ROMA, 23 OTTOBRE 2013 – “La firma del decreto che fissa norme certe per le bioraffinerie in grado di produrre biocarburanti di seconda generazione (con tecnologie no food, in cui l’Italia è all’avanguardia) rappresenta un passo avanti nella adozioni di provvedimenti che hanno risvolti positivi per lo sviluppo nel nostro paese dell’energia da fonti rinnovabili, della mobilità sostenibile e, più in generale, della green economy. Nel contempo il Coordinamento FREE sottolinea i limiti di questo provvedimento, che è orientato a promuovere le bioraffinerie solo nella direzione della produzione di biocarburanti di seconda generazione. Il decreto, infatti, non considera la bioraffineria anche come luogo di produzione di biopolimeri, biolubrificanti, fitofarmaci, coloranti e non privilegia la bioraffineria di qualità, che, deve essere legata ad un distretto agricolo vocato alla produzione di quella specifica biomassa”. Così Gian Battista Zorzoli, portavoce del Coordinamento FREE, Fonti rinnovabili ed Efficienza energetica, che raccoglie 35 associazioni italiane del settore, a seguito della firma del Decreto sulla regolamentazione delle bioraffinerie.
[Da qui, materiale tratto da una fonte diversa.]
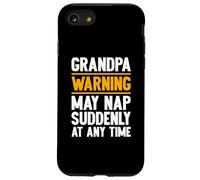 Grandpa Warning May Nap Suddenly Retired Funny Grandpa Custodia per iPhone SE (2020) / 7/8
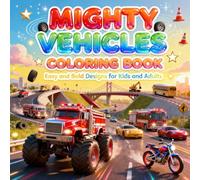 Mighty Vehicles Coloring Book: Easy and Bold Designs for Kids and Adults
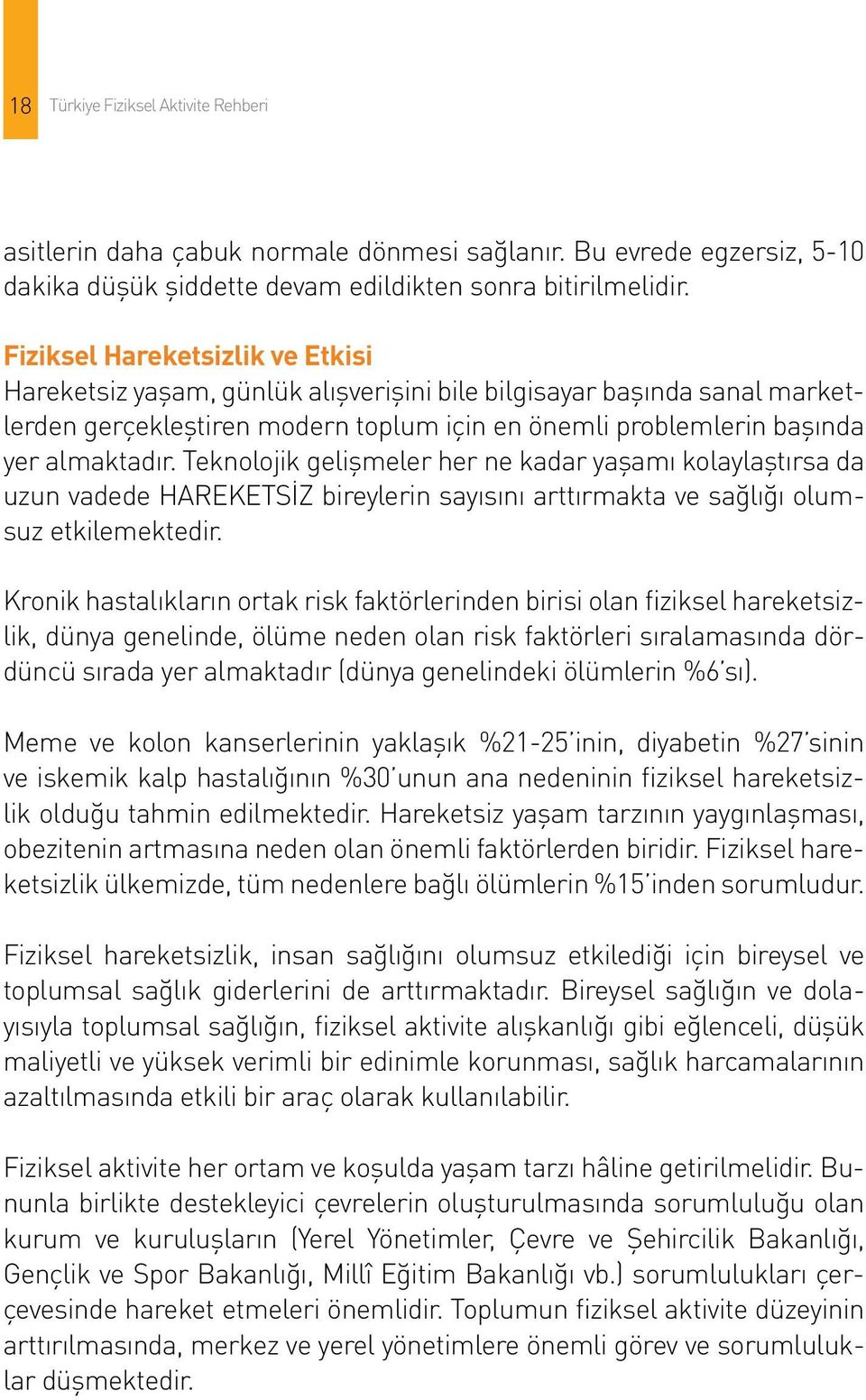 Teknolojik gelişmeler her ne kadar yaşamı kolaylaştırsa da uzun vadede HAREKETSİZ bireylerin sayısını arttırmakta ve sağlığı olumsuz etkilemektedir.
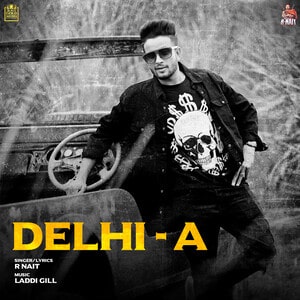 Delhi-A lyrics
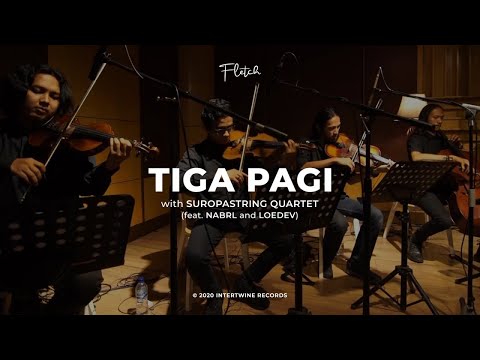 Fletch with Suropastring Quartet - Tiga Pagi Ft. Nabrl & Loedev (Live Session)
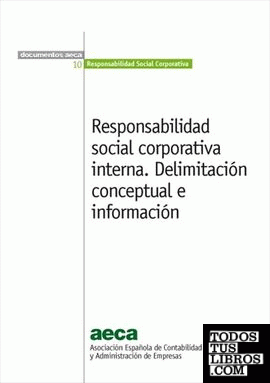 Responsabilidad social corporativa interna. Delimitación conceptual e información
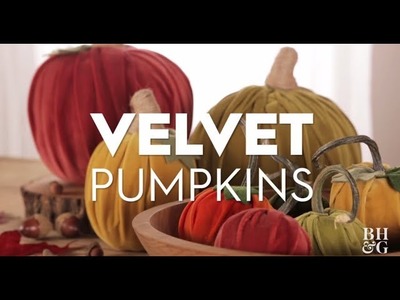 DIY Velvet Pumpkins
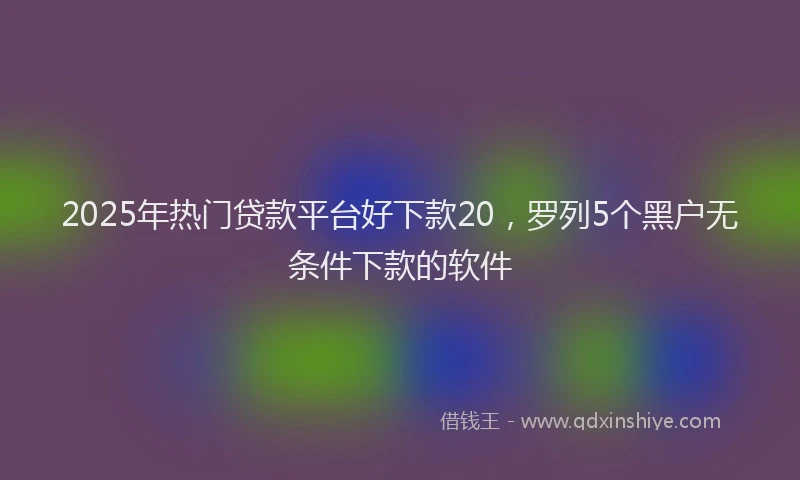 2025年热门贷款平台好下款20,罗列5个黑户无条件下款的软件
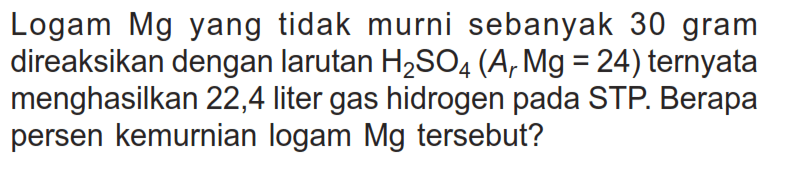 Logam Mg yang tidak murni sebanyak 30 gram direaksikan dengan larutan H2SO4(Ar Mg=24)  ternyata menghasilkan 22,4 liter gas hidrogen pada STP. Berapa persen kemurnian logam Mg tersebut?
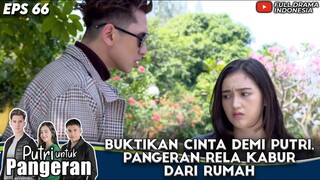 BUKTIKAN CINTA DEMI RANTY MARIA, VERREL RELA KABUR DARI RUMAH - PUTRI UNTUK PANGERAN
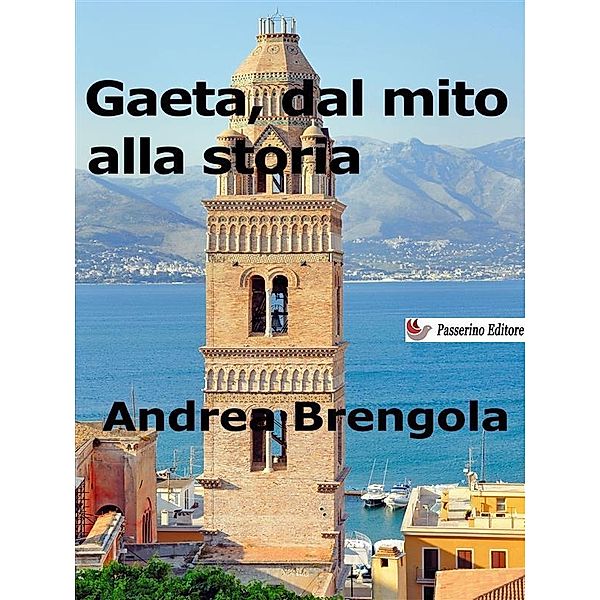 Gaeta, dal mito alla storia, Andrea Brengola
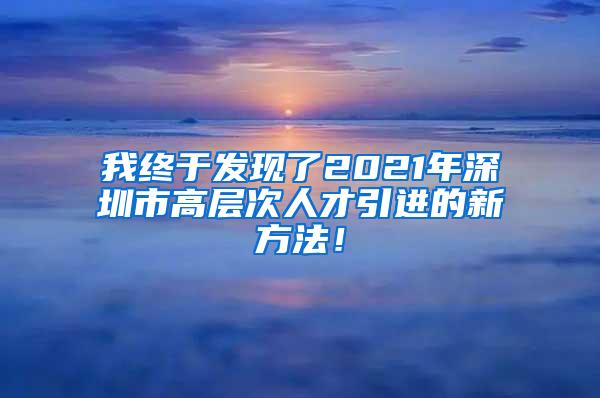 我终于发现了2021年深圳市高层次人才引进的新方法！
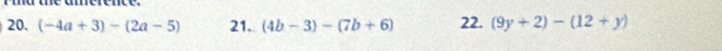 nérénce 
20. (-4a+3)-(2a-5) 21. (4b-3)-(7b+6) 22. (9y+2)-(12+y)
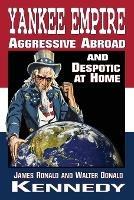Yankee Empire: Aggressive Abroad and Despotic At Home - James Ronald Kennedy,Walter Donald Kennedy - cover
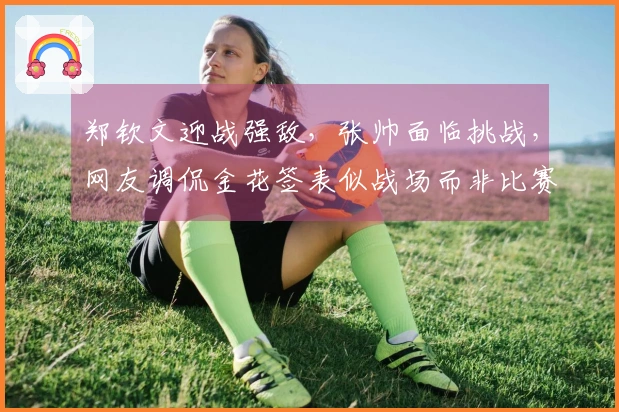 郑钦文迎战强敌，张帅面临挑战，网友调侃金花签表似战场而非比赛
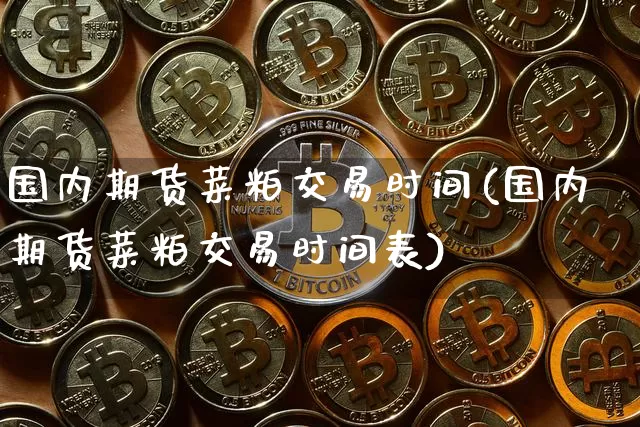 国内期货菜粕交易时间(国内期货菜粕交易时间表)_https://www.xjzxxn66.com_未分类_第1张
“Il Coordinamento FREE ricorda altresì che non ha ancora visto la luce un decreto analogo, per consentire lo sviluppo parallelo del biometano, pur essendo di fatto giunto al termine del suo iter procedurale e malgrado tutte le sollecitazioni. Poiché la diffusione della mobilità sostenibile rappresenta un fattore essenziale per il raggiungimento di una low-carbon economy, il Coordinamento FREE considera indifferibile l’emanazione di tutte le misure necessarie a consentire la competizione/cooperazione fra le diverse soluzioni tecnologiche già disponibili o in via di sviluppo: efficientamento energetico, biocarburanti, biogas, veicoli ibridi ed elettrici. Chiediamo pertanto al Governo di completare i provvedimenti necessari allo sviluppo armonico di tutte le filiere della green economy, a partire dalla immediata pubblicazione del decreto sul biometano”.